Como se vai ler, o delicioso "sebastianismo" dos portugueses repercutiu tragicamente no Brasil, dois séculos e meio depois.

* * *

De meados para fins de 1819, instalou-se na Serra do Rodeador, no Bonito, um fanático ou embusteiro de nome Silvestre José dos Santos. Reuniu logo grande séquito e pregou ao povo a ressurreição de el-rei Dom Sebastião, prometendo-lhe a partilha dos seus grandes tesouros; e para ainda mais impor-se à gente que o acompanhava, explorou o espírito religioso, celebrando solenidades com um cerimonial particular.

A celebração desses atos tinha lugar em improvisado templo, um grande mocambo coberto de palhas de catolé, no qual se venerava uma santa denominada da Pedra, que falava, inspirava e dava ordens ao seu escolhido ou enviado, o profeta Silvestre, a quem os fanáticos que o seguiam chamavam de Mestre Quiou, isto é, maioral; e todos eles, levados de superstição e quimeras, sonhavam prodígios, faziam revelações e explicavam os decretos da santa, que a todos prometia fabulosas riquezas quando se desse, em próximo templo, o desencantamento do rei Dom Sebastião.

Para o regime da sua gente, no que dizia respeito ao serviço religioso, organizou o profeta algumas irmandades, cujas cartas patentes, cheias de arrieirices, eram conferidas mediante uma jóia, depois de confessado o recipiendário com a Santa da Pedra; e sendo o mesmo profeta o intérprete de tais confissões, impunha as penitências, e permitia que fossem elas comutadas em dinheiro, se assim conviesse ao penitente.

Estabeleceu também uma certa ordem de distinção entre homens e mulheres, cujas graduações eram conferidas mediante uma jóia pecuniária, incumbindo aos agraciados, entre outras prescrições, a fiel observância do maior decoro e silêncio possíveis, enquanto durassem as orações e as prédicas.

O cerimonial de admissão dos confrades era especial e de uma solenidade particular.

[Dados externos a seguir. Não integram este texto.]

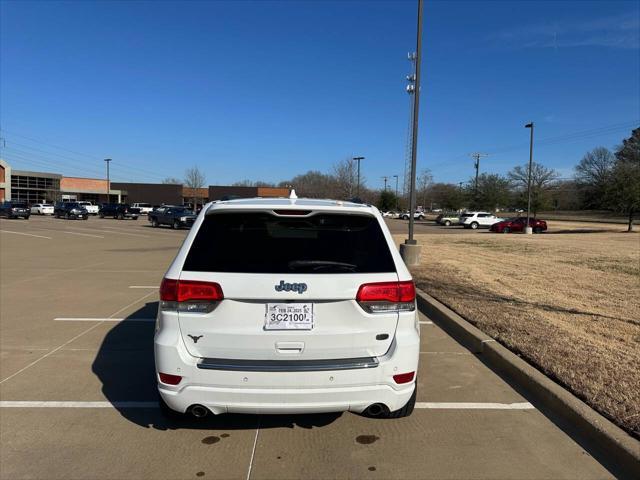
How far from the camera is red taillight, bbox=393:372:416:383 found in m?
3.34

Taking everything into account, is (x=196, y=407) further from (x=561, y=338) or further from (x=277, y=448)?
(x=561, y=338)

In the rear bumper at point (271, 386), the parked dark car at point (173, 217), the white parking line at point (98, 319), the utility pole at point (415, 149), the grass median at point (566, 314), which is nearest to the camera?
the rear bumper at point (271, 386)

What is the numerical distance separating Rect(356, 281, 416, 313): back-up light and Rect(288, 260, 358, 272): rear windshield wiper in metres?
0.17

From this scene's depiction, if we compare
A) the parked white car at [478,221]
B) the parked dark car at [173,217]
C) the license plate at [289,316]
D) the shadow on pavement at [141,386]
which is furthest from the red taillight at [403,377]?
the parked white car at [478,221]

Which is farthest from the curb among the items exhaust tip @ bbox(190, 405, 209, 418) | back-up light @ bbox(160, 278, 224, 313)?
back-up light @ bbox(160, 278, 224, 313)

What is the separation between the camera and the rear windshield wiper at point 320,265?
10.8ft

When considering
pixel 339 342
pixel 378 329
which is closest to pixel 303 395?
pixel 339 342

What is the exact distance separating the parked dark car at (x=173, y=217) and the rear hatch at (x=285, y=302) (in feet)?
112

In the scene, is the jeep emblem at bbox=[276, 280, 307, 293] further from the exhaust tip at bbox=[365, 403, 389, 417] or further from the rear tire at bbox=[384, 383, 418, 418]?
the rear tire at bbox=[384, 383, 418, 418]

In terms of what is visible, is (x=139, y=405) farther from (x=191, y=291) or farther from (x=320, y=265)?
(x=320, y=265)

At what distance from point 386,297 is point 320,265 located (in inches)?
19.5

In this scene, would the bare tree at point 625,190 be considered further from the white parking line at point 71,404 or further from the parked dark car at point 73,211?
the parked dark car at point 73,211

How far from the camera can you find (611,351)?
5.23 m

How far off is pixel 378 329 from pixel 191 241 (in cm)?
143
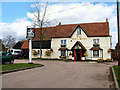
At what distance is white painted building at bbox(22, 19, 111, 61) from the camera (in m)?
31.3

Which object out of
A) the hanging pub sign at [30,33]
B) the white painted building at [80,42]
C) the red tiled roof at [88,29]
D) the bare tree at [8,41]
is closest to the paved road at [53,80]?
the hanging pub sign at [30,33]

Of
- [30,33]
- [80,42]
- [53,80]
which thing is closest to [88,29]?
[80,42]

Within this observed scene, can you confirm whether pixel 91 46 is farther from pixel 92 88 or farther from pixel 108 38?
pixel 92 88

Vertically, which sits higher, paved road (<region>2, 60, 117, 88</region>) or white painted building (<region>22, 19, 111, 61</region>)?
white painted building (<region>22, 19, 111, 61</region>)

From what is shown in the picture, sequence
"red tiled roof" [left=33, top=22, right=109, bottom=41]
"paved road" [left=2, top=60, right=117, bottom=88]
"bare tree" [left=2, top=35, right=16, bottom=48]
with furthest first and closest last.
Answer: "bare tree" [left=2, top=35, right=16, bottom=48] → "red tiled roof" [left=33, top=22, right=109, bottom=41] → "paved road" [left=2, top=60, right=117, bottom=88]

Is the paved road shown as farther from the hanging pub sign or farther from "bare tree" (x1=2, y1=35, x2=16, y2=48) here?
"bare tree" (x1=2, y1=35, x2=16, y2=48)

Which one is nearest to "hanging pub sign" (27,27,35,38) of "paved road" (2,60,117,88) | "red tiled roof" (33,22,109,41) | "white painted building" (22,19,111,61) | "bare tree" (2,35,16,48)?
"paved road" (2,60,117,88)

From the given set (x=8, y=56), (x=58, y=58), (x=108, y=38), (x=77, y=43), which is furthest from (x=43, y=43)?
(x=8, y=56)

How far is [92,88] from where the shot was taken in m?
7.58

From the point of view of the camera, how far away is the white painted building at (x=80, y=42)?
31312mm

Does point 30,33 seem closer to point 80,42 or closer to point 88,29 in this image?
point 80,42

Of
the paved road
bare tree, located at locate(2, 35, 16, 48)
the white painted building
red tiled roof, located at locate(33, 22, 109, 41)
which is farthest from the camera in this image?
bare tree, located at locate(2, 35, 16, 48)

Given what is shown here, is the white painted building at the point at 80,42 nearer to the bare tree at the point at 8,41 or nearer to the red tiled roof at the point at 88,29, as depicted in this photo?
the red tiled roof at the point at 88,29

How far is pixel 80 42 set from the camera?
33.0m
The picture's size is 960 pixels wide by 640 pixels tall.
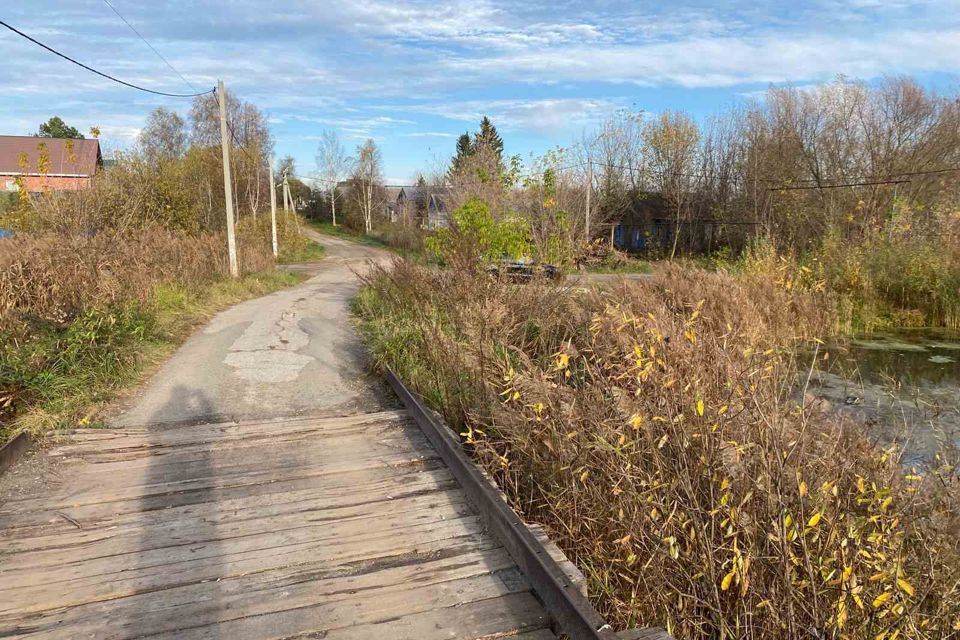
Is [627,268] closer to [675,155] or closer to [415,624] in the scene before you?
[675,155]

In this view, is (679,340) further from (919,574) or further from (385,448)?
(385,448)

Não faltavam as orações e o professando devia conservar-se de joelhos sob uma abóbada de aço, enquanto durava a iniciação, o que dá a entender que o profeta tinha um tal ou qual conhecimento da liturgia maçônica. Finda a cerimônia, dirigia um dos subchefes, e algumas vezes o próprio profeta, uma espécie de desafio a todo aquele que ousasse opor-se ao estabelecido na Ordem.

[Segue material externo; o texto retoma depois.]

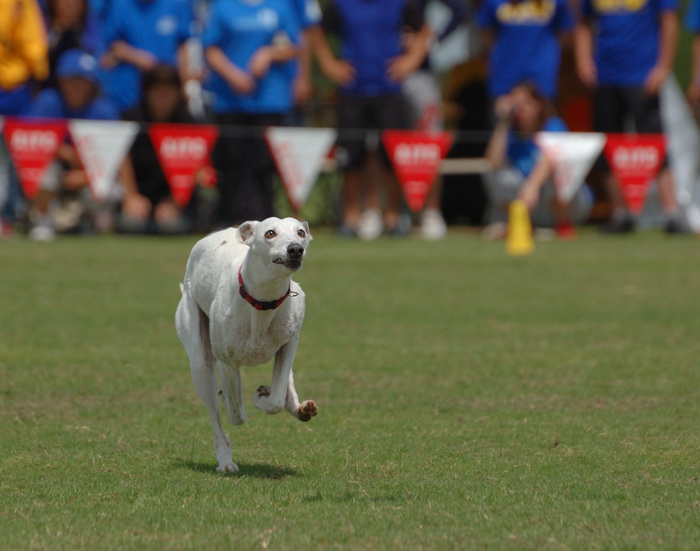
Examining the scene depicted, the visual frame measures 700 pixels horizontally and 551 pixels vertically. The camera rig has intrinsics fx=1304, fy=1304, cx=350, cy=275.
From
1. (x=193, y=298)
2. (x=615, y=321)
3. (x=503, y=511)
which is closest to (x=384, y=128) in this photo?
(x=615, y=321)

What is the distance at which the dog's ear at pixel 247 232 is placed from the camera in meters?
5.30

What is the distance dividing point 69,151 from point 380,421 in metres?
9.16

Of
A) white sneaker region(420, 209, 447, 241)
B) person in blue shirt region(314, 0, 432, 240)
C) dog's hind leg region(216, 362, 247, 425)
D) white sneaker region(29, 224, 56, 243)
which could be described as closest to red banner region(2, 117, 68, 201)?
white sneaker region(29, 224, 56, 243)

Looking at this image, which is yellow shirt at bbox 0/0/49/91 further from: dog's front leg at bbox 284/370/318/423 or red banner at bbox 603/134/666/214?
dog's front leg at bbox 284/370/318/423

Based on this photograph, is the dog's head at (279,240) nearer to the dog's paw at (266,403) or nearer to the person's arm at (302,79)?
the dog's paw at (266,403)

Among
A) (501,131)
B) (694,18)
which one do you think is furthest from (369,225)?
(694,18)

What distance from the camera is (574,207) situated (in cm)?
1623

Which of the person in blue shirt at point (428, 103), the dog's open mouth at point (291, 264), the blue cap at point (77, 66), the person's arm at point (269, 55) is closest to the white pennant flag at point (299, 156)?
the person's arm at point (269, 55)

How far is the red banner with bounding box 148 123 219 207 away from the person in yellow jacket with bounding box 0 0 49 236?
4.85ft

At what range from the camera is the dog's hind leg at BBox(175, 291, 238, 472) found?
17.8ft

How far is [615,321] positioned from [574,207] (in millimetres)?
6961

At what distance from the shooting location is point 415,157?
15.1 metres

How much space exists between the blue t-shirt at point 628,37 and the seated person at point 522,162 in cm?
91

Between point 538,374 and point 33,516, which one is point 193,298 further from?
point 538,374
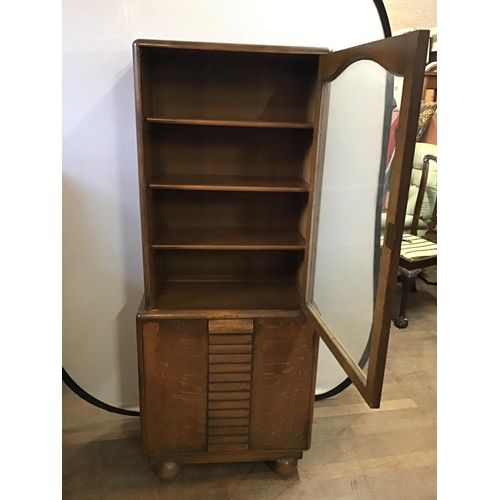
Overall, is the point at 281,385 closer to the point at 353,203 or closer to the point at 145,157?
the point at 353,203

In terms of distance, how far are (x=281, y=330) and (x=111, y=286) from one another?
0.73 meters

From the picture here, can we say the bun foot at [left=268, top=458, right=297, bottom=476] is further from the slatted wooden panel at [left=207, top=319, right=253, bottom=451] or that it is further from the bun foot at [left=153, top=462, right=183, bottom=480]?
the bun foot at [left=153, top=462, right=183, bottom=480]

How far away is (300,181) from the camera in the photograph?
163 cm

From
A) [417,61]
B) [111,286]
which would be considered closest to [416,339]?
[111,286]

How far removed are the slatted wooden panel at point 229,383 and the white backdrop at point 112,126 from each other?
0.48 metres

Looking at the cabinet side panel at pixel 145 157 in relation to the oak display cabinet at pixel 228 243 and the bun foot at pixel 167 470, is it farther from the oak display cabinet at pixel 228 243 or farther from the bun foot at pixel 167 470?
the bun foot at pixel 167 470

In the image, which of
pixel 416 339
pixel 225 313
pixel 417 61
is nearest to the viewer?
pixel 417 61

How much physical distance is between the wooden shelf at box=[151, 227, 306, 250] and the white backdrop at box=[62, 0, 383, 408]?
244 millimetres

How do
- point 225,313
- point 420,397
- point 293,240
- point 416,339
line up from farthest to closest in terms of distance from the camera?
point 416,339
point 420,397
point 293,240
point 225,313

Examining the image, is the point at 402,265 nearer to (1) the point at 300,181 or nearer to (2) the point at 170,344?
(1) the point at 300,181

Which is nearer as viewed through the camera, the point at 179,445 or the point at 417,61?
the point at 417,61

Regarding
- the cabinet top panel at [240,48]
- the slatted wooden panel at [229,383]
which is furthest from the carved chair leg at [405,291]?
the cabinet top panel at [240,48]

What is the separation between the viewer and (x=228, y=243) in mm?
1560

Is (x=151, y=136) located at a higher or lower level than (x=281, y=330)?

Do cerimonial desses atos religiosos, de um mascarado cristianismo, nada sabemos de particular, a não ser, que terminados os mesmos com cânticos e rezas, saíam os homens e disparavam as suas armas como para anunciar a terminação das suas práticas espirituais.

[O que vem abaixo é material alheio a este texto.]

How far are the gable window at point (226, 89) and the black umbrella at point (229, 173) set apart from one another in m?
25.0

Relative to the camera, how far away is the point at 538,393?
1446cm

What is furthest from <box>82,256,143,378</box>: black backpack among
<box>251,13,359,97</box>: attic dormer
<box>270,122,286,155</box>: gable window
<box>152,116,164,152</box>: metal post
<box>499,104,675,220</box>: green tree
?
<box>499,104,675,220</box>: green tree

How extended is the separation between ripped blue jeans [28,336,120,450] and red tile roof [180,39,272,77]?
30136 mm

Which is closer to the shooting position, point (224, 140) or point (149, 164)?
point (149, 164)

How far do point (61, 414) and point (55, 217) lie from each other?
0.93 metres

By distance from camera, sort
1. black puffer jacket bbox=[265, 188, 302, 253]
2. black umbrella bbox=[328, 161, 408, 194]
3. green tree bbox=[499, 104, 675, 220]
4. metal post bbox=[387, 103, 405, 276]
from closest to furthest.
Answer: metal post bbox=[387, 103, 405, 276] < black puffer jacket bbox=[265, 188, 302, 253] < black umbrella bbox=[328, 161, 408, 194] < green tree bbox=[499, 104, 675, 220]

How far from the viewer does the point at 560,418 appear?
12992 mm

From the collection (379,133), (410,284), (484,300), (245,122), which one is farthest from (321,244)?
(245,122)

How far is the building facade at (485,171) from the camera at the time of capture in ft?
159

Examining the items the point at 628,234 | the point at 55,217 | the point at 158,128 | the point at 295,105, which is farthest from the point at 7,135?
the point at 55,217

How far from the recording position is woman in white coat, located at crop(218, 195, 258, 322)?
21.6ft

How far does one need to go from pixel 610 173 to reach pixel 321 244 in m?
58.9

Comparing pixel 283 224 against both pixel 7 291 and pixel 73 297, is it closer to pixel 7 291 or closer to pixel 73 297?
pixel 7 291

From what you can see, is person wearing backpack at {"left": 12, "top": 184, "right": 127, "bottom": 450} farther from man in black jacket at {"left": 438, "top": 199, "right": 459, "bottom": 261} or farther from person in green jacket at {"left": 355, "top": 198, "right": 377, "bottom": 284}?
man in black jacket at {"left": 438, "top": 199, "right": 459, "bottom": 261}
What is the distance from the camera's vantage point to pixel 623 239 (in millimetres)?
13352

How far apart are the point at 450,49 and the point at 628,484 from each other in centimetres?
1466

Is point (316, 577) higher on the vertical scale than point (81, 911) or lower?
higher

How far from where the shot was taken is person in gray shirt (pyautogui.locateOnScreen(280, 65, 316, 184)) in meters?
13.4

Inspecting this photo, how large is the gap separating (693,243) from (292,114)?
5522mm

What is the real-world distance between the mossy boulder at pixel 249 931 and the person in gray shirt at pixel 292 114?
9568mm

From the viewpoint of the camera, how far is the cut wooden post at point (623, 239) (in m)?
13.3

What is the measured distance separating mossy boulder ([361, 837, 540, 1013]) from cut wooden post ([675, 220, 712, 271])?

Tomando assustador incremento o núcleo que se formara na Pedra do Rodeador, e prometendo ir muito longe pela constante corrente de novos adeptos, viviam já sobressaltados os moradores das circunvizinhanças e principalmente os do Bonito, que começavam a ser fintados de vez em quando por enviados de Silvestre, em dinheiro, fazenda e gado, mercadorias necessárias à subsistência da sua gente.

A desobediência formal de Silvestre a uma intimação do comandante militar de Bonito para dissolver o ajunta mento; e depois não já simples pedidos de dinheiro e gêneros aos proprietários, mas sim intimações sob ameaça do emprego de meios violentos, conseguindo assim o que exigia, tudo isso, enfim, comunicado ao governador Luís do Rego, levaram-no a providenciar de modo a extinguir o ajuntamento do Rodeador, cujo local apresentava o aspecto de um nascente e populoso povoado, dividido em arruamentos regulares de casas cobertas de palha.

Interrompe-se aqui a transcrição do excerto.